Customization and project management in agile
We all want to be agile. How can we say that scrum isn’t perfect when the best of the best use it and make it work for them? Let’s face the truth, we all need to adjust it a little bit.
At The Software House, we know the rules of the Agile game. But we also know that increasingly, Agile and scrum aren’t as clear-cut as they seem to be. Most tech firms adjust the Agile framework in order to fit their teams better – and match the reality of the client’s business environment.
Project success and delivery are more important than scrum for scrum’s sake. So how does TSH modify the agile approach?
Did the use of Agile evolve?
In terms of project management, most of us know that Agile started off as a better method for software development. The whole point was to bring better solutions to the market faster, by making the development process flexible.
The productivity ecosystem is Darwinian, just like any other ecosystem in nature. The basic premise is that the fittest survive – the fittest being those who best use their resources. And in our quickly-changing world, the definition of “good resources:” also changes quickly.
Without making the Agile process fit the environment, we’re in danger of ritualizing something that was meant to be a solution from meaningless rituals.
In today’s IT, trust and ownership became a resource that changes how teams work and how the Agile methodology is altered – and a lot of companies adjust their Agile style to support trust and ownership. This wasn’t the case at the beginning when central management was still a knee-jerk reaction.
This is how some of the world’s major software-based companies broke out of the Agile box, according to research by The Pragmatic Engineer:
This is just one example of how Agile can change to face new project realities – and it’s just one reason that today, every company uses its own approach to Agile. According to the State of Agile 2022, over 50% of companies use their own approach to Agile.

__Task objective__: Pick up the article on adapting Agile and scrum to real projects and continue writing it after its last sentence.

(Source data)
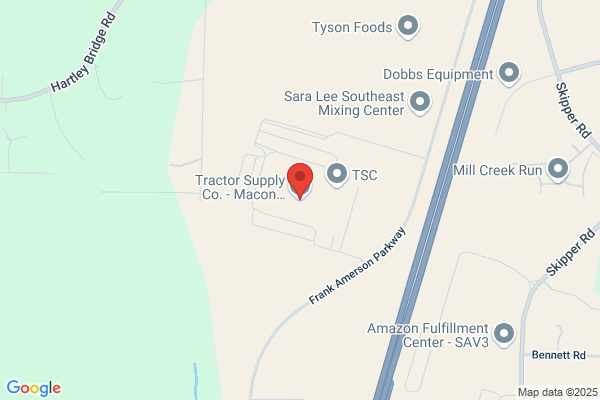 Tractor Supply Company - Macon Distribution Center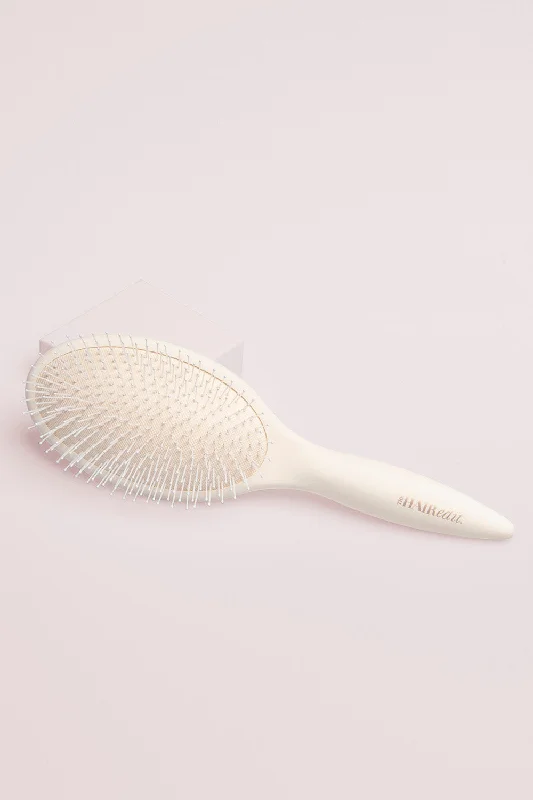 Smooth & Polish Detangling Brush - Cream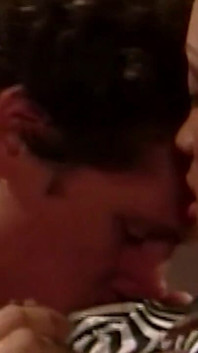 Horny Brunette MILF Gets Hard Fucked and Licked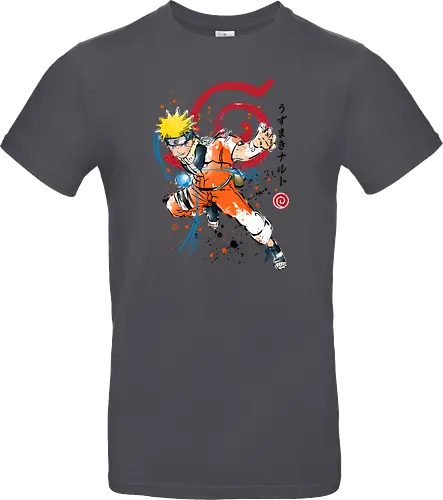 Fury of the Rasengan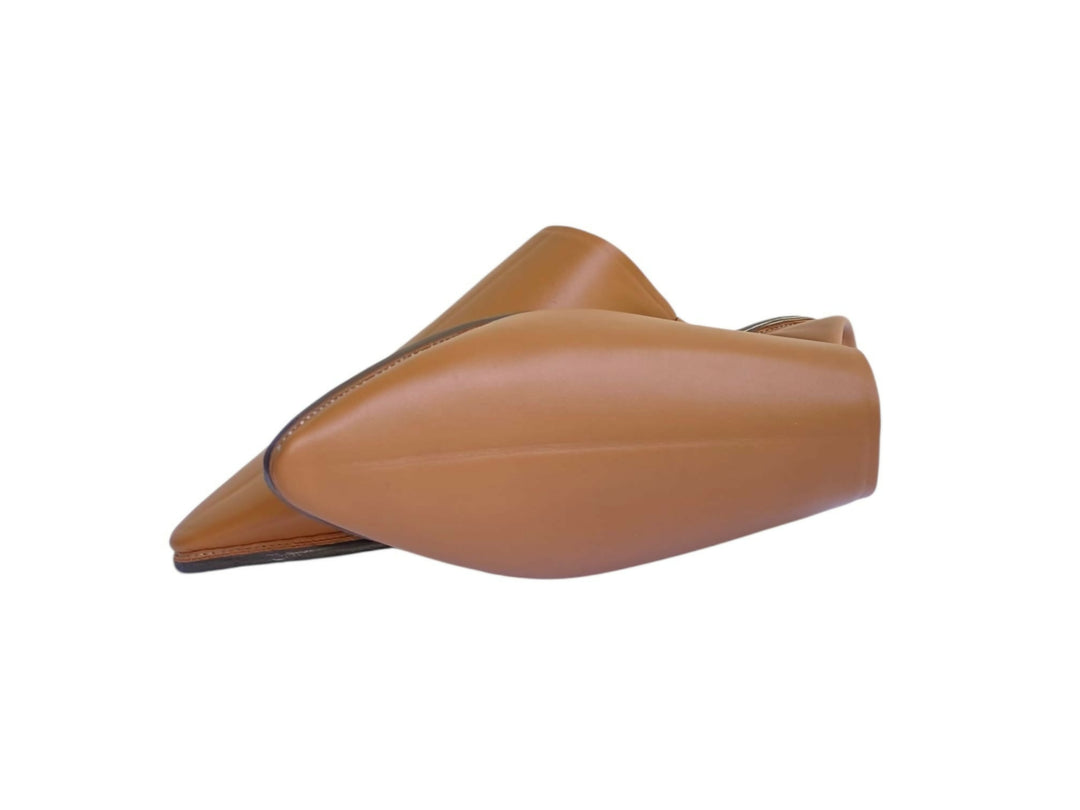 Premium Genuine Leather Royal Babouches - Elegance and High Quality Craftsmanship- on Lucasgift
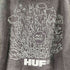 ハフ HUF WHAT A JUNGLE DENIM WORK JACKET メンズ import:S
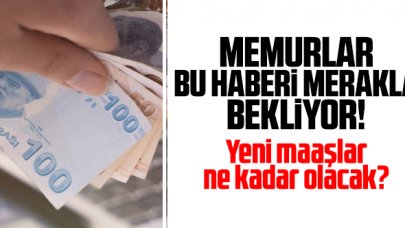 Memur ve emekliler kaç lira maaş alacak? İşte yeni ücretler...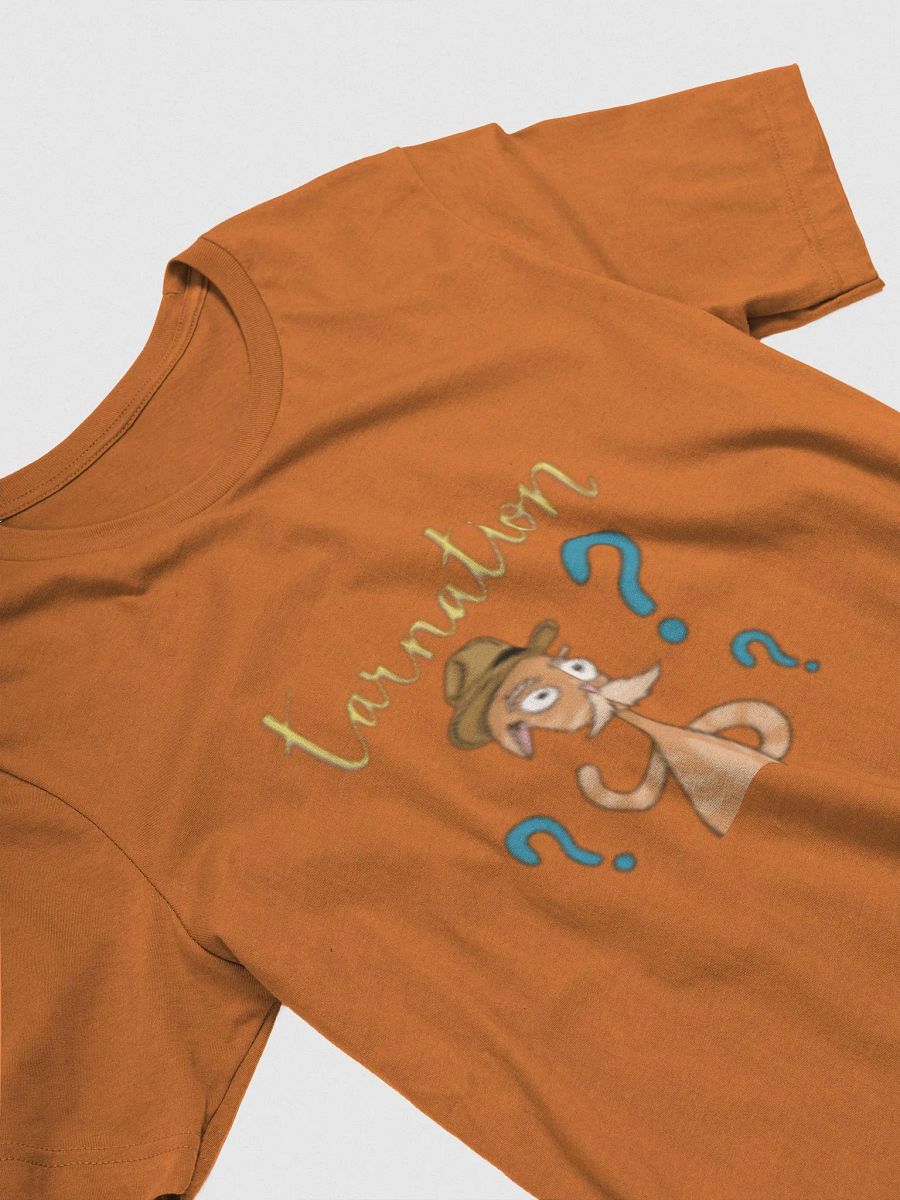 What in the TARNATION Men's T-shirt product image (35)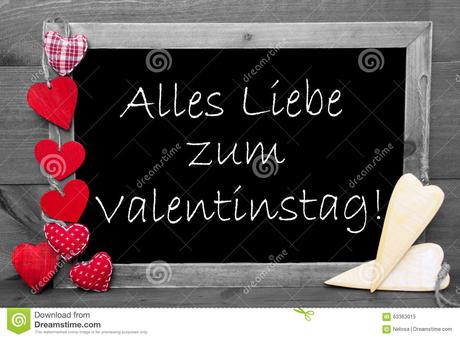 Was bedeutet valentinstag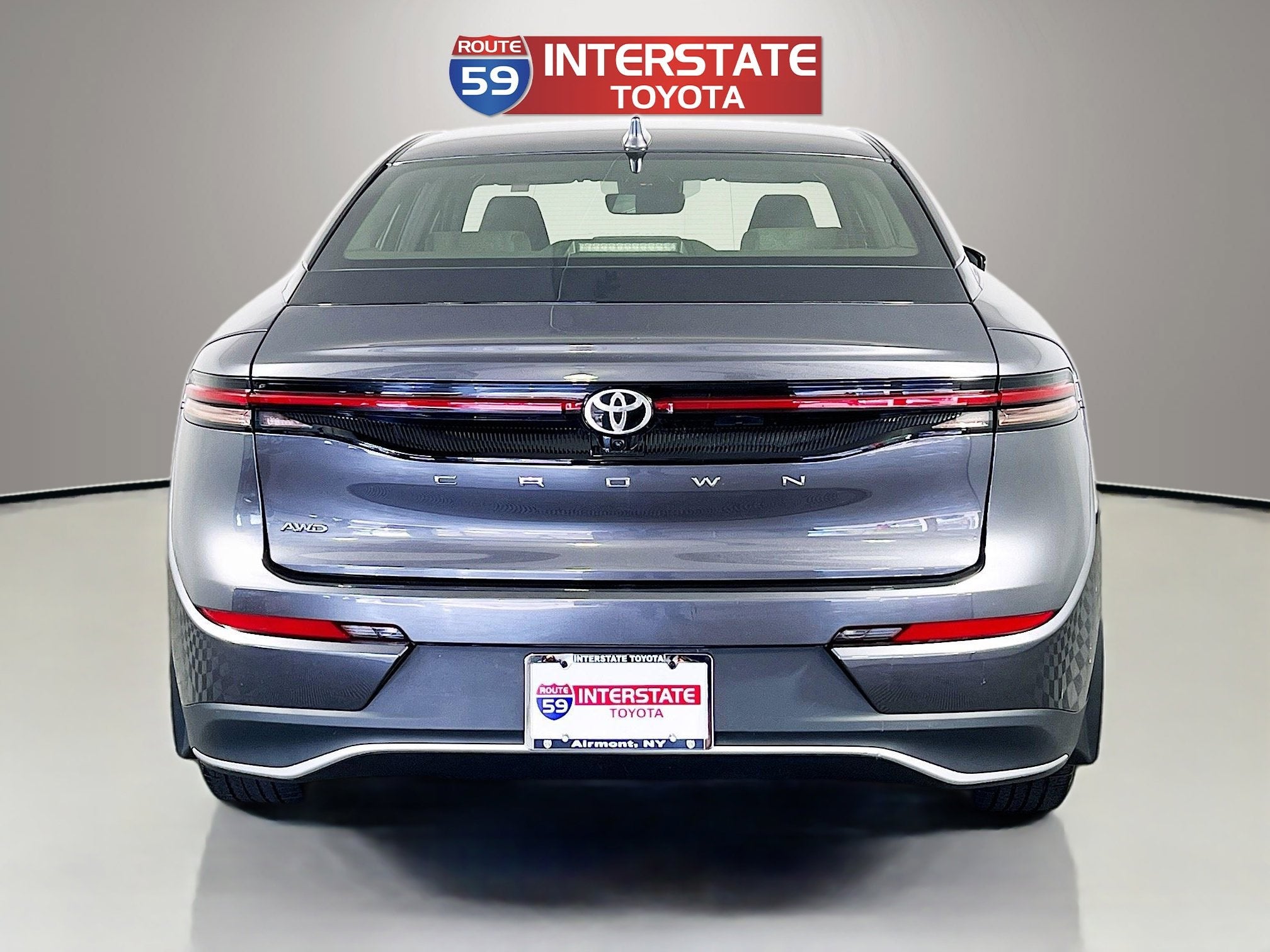 2023 Toyota Crown Base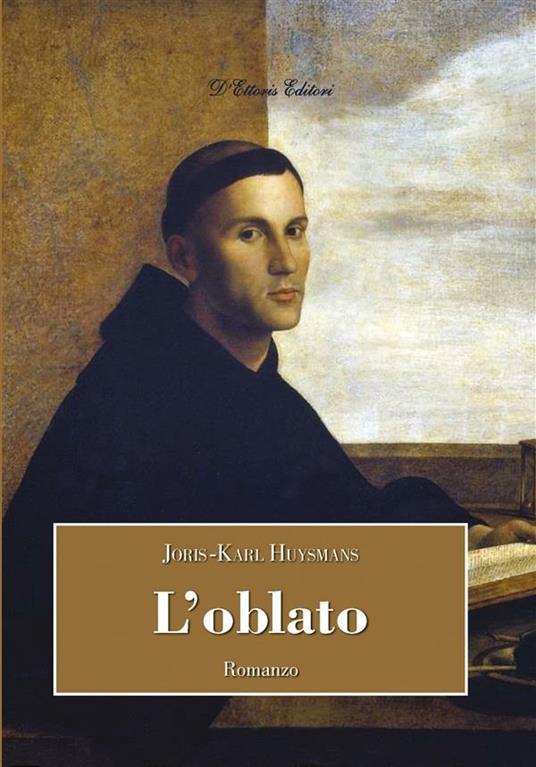 L' oblato - Joris-Karl Huysmans - ebook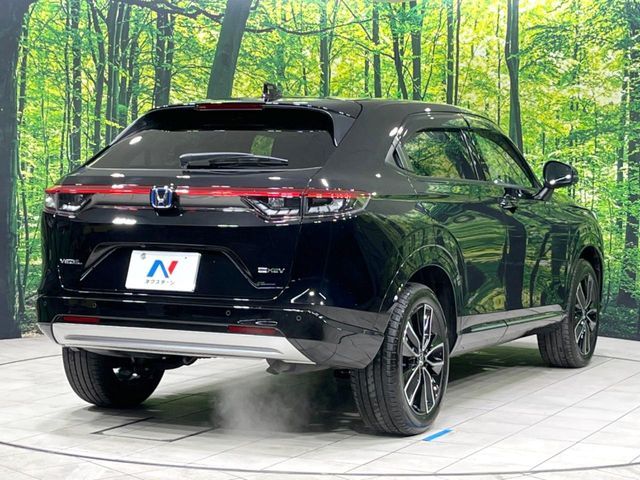 HONDA VEZEL E:HEV 2024 Image 31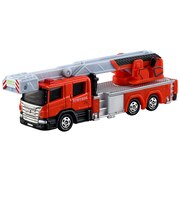 タカラトミー(TAKARA TOMY) ロングタイプトミカ No.145 名古屋市消防局 30m級先端屈折式はしご車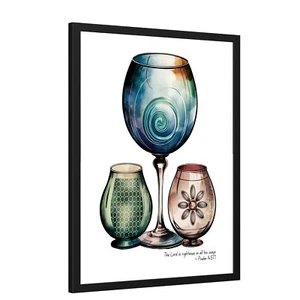 Wall Decor - Giclee Poster Art Print - Inspiration Artwork - Picture 1 of 13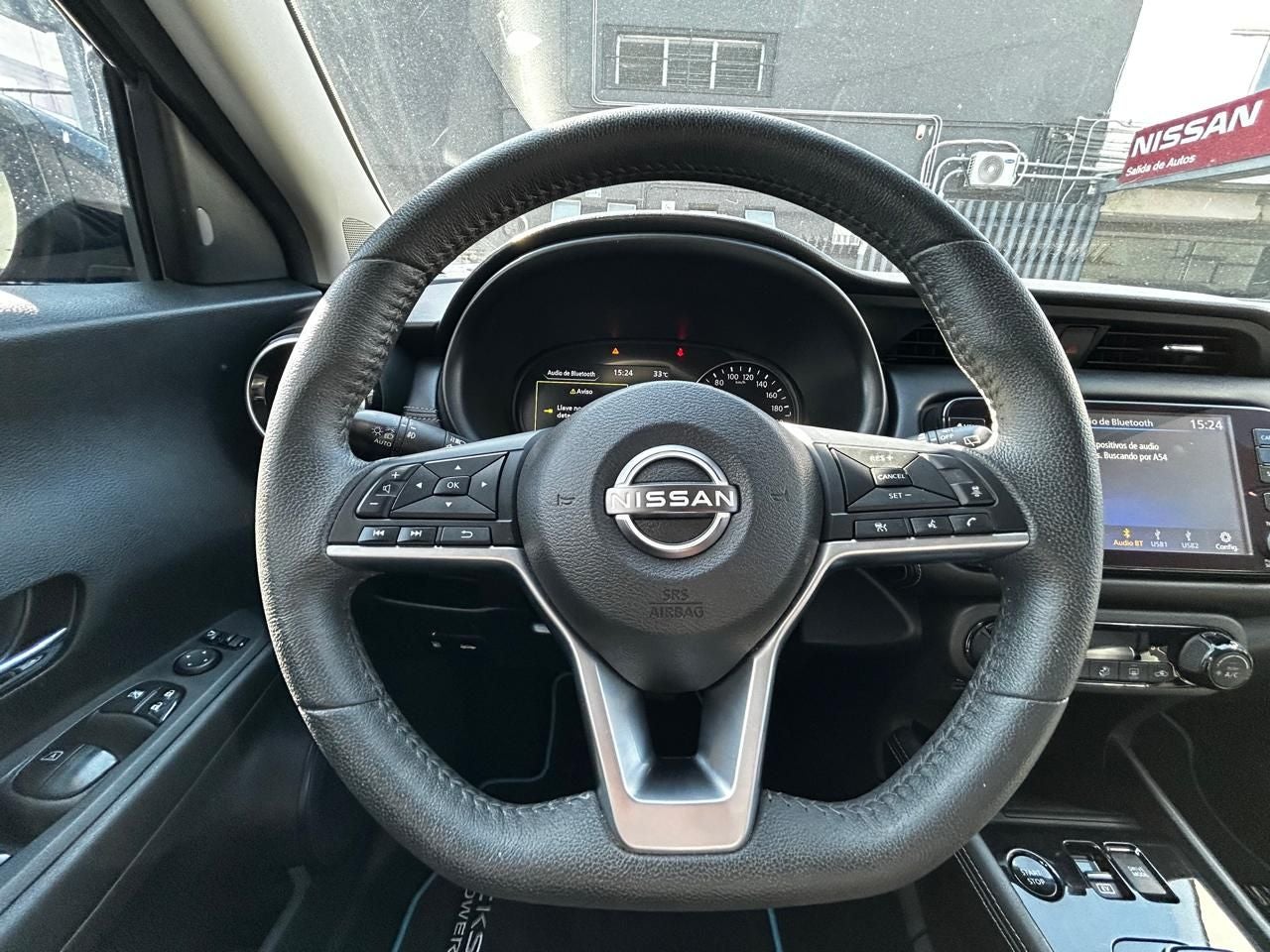 2023 Nissan KICKS 5 PTS E-POWER PLATINUM ELECTA PIEL ADAS RA-17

__Task output__:
Let’s take a look at the rules of Scrum, and Agile, and how we usually make them fit our needs:
1. The project manager is responsible for delivery
Officially, Scrum defines roles like Scrum Master, Product Owner, and the Development Team. The Scrum Master helps everyone understand Scrum theory and practice, both within the Scrum Team and the organization, while the Product Owner is responsible for managing time, budget, and project goals.
In TSH we noticed that this responsibility setup creates a gap. What? I will explain using a simple example:
Let’s imagine we are about to start a new project. The goal is to build a simple game for kids. The project is sold and it shouldn’t take too long but… we still don’t know each other and we don’t have a backlog created but the decision was made: we work in Scrum.
Are we ready to start the development?
Absolutely not. Someone needs to choose a team and organize the workshop to write high-level requirements and set first priorities. Someone needs to establish rules like: communication platform, reports needed and meeting schedule.
That “someone” is a project manager in TSH. Ok, so the developers started the first sprint, and the project kicked off! Everything goes smoothly and management in TSH is curious about the progress.
“The PM should manage the budget, documentation, and schedule and make sure the goals are achieved. He’s the one to be responsible for client and team satisfaction,” explains Tomasz Poźniak, Head of Delivery in TSH. “There is much more. The PM should be also engaged and know everything about the project at any stage.”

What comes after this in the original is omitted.